Background
We embed elasticsearch into our web application, and then let Amazon EC2
control the startup or teardown of our server instances based on load
metrics. The exact same web app is used across all instances, therefore each
new instance brings a new elasticsearch node into existence.
I am trying to bulletproof some scenarios, and just want to ask what the
best practice might be for some of these situations.
Split-Brain
Because there is no way to know how many servers will be running at any
particular time, I am unsure what I might be able to do to recognize
splitbrain scenarios and take servers down who are not part of the "primary"
cluster.

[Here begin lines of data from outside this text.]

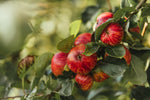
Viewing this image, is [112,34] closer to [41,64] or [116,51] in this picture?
[116,51]

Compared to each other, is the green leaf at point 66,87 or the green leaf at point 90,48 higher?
the green leaf at point 90,48

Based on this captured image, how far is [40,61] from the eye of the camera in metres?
0.70

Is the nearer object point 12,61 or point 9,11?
point 9,11

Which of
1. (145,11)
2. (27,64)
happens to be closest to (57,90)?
(27,64)

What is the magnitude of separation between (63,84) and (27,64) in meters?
0.18

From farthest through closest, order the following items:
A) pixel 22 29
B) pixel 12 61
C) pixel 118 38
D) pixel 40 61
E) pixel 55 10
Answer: pixel 55 10 < pixel 12 61 < pixel 40 61 < pixel 118 38 < pixel 22 29

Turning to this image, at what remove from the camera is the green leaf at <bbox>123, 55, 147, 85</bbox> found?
2.09ft

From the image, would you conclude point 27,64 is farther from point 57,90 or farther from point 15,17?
point 15,17

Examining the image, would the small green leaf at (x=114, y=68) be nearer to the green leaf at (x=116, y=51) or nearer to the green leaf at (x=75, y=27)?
the green leaf at (x=116, y=51)

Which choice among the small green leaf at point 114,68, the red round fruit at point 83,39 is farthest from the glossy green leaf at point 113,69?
the red round fruit at point 83,39

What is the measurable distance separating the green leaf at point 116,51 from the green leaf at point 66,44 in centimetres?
12

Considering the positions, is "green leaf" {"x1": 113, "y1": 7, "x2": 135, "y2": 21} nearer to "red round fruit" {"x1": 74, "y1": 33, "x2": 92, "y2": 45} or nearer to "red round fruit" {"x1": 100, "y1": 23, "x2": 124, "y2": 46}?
"red round fruit" {"x1": 100, "y1": 23, "x2": 124, "y2": 46}

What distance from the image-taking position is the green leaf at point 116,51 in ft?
1.82

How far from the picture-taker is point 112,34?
0.57 metres
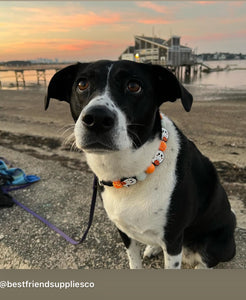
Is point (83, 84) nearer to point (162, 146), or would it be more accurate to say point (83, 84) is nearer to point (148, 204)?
point (162, 146)

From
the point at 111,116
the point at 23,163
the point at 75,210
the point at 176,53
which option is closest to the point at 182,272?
the point at 111,116

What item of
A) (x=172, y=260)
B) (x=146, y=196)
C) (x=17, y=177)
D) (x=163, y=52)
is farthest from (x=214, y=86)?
(x=146, y=196)

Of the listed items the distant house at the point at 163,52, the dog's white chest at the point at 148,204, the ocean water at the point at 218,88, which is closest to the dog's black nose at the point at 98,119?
the dog's white chest at the point at 148,204

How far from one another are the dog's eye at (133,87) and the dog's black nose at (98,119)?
385 mm

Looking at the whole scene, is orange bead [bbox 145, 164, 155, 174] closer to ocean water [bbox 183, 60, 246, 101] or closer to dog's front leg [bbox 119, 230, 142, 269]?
dog's front leg [bbox 119, 230, 142, 269]

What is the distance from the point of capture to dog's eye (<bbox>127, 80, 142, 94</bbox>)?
1.88 metres

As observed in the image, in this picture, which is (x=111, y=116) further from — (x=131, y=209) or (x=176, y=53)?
(x=176, y=53)

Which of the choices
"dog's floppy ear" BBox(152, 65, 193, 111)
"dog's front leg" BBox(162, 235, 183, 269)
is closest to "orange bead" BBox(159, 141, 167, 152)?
"dog's floppy ear" BBox(152, 65, 193, 111)

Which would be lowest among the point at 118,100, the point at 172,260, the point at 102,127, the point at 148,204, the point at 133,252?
the point at 133,252

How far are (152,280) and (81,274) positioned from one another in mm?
628

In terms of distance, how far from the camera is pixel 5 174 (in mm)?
4043

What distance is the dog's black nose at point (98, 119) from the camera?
5.10 ft

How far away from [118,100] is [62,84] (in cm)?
83

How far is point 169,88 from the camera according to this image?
82.8 inches
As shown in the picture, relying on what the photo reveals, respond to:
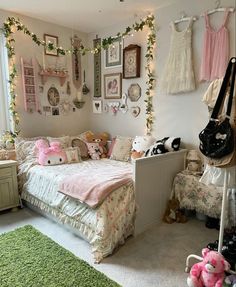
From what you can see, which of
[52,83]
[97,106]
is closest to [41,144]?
[52,83]

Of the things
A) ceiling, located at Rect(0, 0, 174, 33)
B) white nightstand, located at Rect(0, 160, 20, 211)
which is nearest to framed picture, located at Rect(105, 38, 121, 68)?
ceiling, located at Rect(0, 0, 174, 33)

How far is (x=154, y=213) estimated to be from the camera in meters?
2.70

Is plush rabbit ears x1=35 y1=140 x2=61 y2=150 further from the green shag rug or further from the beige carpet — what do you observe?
the green shag rug

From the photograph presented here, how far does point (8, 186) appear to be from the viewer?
305 centimetres

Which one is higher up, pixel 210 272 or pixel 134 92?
pixel 134 92

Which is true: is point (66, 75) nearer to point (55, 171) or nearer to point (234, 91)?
point (55, 171)

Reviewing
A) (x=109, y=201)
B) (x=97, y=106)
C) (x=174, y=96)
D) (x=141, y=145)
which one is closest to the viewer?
(x=109, y=201)

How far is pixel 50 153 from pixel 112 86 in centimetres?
148

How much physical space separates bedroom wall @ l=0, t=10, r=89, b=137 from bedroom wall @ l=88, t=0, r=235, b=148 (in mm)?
766

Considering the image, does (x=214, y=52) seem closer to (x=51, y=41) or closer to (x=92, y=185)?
(x=92, y=185)

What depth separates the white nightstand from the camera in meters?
2.99

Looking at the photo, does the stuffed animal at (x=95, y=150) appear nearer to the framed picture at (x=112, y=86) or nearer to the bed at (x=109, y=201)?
the bed at (x=109, y=201)

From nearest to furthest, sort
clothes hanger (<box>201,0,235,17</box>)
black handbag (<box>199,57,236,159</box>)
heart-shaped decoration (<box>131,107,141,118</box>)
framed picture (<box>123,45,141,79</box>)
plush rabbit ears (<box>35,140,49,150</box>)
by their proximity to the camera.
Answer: black handbag (<box>199,57,236,159</box>) → clothes hanger (<box>201,0,235,17</box>) → plush rabbit ears (<box>35,140,49,150</box>) → framed picture (<box>123,45,141,79</box>) → heart-shaped decoration (<box>131,107,141,118</box>)

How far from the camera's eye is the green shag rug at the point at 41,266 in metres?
1.81
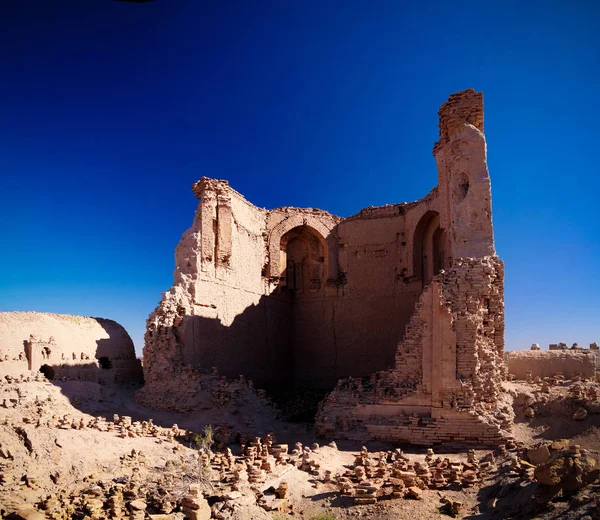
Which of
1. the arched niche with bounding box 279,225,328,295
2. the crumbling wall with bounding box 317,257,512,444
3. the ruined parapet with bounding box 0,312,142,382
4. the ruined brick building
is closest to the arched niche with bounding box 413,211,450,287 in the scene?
the ruined brick building

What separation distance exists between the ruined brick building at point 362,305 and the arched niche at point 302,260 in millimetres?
49

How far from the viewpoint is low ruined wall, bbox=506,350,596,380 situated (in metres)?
14.1

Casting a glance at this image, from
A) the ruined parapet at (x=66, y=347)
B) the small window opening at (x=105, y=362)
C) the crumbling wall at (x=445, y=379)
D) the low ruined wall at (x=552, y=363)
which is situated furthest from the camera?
the small window opening at (x=105, y=362)

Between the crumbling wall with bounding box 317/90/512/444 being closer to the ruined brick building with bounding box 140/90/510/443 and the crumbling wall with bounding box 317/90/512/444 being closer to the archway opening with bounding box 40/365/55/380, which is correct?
the ruined brick building with bounding box 140/90/510/443

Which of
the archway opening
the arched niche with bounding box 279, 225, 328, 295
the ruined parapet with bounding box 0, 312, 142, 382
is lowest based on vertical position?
the archway opening

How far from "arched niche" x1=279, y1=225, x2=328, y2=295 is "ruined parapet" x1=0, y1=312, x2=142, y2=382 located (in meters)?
6.00

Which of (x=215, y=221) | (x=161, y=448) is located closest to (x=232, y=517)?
(x=161, y=448)

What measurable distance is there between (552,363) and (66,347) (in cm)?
1430

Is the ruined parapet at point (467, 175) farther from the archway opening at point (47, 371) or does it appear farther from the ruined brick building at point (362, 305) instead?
the archway opening at point (47, 371)

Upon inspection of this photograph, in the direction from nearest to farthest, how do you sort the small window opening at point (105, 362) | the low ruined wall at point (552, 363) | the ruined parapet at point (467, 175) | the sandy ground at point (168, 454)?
the sandy ground at point (168, 454) → the ruined parapet at point (467, 175) → the low ruined wall at point (552, 363) → the small window opening at point (105, 362)

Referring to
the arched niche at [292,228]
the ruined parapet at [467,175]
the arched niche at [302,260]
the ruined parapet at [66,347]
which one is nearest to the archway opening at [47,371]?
the ruined parapet at [66,347]

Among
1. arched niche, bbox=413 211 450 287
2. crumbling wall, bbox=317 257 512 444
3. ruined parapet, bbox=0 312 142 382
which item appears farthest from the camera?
arched niche, bbox=413 211 450 287

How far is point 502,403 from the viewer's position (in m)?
10.6

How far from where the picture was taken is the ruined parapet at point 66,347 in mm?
13625
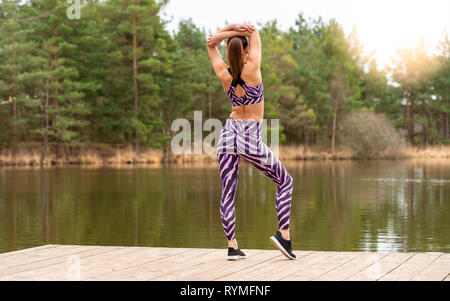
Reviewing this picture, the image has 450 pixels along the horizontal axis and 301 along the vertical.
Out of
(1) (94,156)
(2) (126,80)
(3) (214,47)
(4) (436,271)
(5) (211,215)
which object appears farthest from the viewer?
(2) (126,80)

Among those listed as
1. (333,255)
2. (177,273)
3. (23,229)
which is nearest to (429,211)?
(23,229)

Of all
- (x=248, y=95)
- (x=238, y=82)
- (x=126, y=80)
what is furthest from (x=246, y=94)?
(x=126, y=80)

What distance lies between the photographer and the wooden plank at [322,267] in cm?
535

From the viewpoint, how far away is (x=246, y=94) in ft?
20.6

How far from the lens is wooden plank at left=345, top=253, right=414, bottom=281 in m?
5.29

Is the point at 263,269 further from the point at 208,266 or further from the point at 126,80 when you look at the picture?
the point at 126,80

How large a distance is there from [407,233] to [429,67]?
5899 cm

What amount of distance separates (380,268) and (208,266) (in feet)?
4.31

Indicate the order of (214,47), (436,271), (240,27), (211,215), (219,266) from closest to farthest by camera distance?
(436,271)
(219,266)
(240,27)
(214,47)
(211,215)

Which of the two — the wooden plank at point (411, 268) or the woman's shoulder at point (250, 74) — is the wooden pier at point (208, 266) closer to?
the wooden plank at point (411, 268)

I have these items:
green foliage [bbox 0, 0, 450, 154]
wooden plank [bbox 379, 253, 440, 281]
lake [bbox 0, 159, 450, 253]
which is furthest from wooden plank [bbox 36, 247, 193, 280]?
green foliage [bbox 0, 0, 450, 154]

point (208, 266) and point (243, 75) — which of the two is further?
point (243, 75)

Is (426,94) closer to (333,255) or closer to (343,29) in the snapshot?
(343,29)

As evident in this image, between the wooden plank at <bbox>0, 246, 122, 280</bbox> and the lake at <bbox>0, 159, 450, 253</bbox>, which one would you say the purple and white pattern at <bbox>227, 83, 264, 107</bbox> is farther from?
the lake at <bbox>0, 159, 450, 253</bbox>
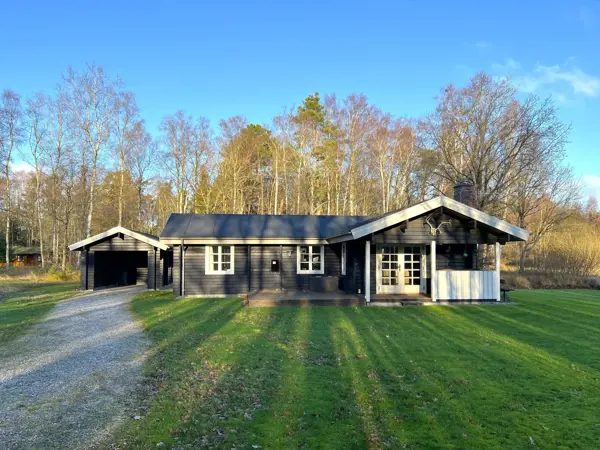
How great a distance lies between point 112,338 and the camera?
858cm

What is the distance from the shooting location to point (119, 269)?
22438 millimetres

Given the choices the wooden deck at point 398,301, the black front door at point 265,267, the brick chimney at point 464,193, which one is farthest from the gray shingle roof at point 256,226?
the brick chimney at point 464,193

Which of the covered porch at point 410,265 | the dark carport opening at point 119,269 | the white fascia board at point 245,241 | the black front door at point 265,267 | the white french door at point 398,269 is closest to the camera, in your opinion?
the covered porch at point 410,265

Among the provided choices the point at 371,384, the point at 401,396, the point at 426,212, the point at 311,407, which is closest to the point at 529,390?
the point at 401,396

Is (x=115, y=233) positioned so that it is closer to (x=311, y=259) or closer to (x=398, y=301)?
(x=311, y=259)

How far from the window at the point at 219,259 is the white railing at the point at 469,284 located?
7840 mm

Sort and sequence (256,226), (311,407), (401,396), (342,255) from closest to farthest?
(311,407) < (401,396) < (342,255) < (256,226)

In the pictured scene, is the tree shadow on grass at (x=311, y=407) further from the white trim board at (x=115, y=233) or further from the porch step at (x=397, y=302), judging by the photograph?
the white trim board at (x=115, y=233)

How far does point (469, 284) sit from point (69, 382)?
39.3 feet

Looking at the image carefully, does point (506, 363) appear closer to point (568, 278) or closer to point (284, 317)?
point (284, 317)

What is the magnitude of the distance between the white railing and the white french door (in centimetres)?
166

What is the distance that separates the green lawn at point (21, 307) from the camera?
9.73 m

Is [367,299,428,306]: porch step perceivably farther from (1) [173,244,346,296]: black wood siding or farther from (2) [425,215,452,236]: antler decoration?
(1) [173,244,346,296]: black wood siding

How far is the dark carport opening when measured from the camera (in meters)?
20.3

My thoughts at the moment are a service that performs these steps:
- Identify all nodes in the EC2 group using EC2 API.
- Perform a cluster health check against all the nodes returned from
this list. - In a healthy cluster, the number of nodes identified in the ES list
will match the EC2 list. - In a split-brain scenario:
- I identify each group of nodes using the ES stats.
- I keep the largest group of nodes running.
- Remove the other nodes from the load balancer using EC2 API.
- I terminate the other nodes using EC2 API.
- Amazon EC2 will bring up new servers to replace the ones I terminated
depending on load requirements.
If this works, it does so only because there is another API (EC2) I can
consult for a definitive list of all nodes in my cluster. I worry that this
process will be too slow because data loss and corruption can happen the
moment one of the split brain nodes is used.
Are there any other approaches I might take?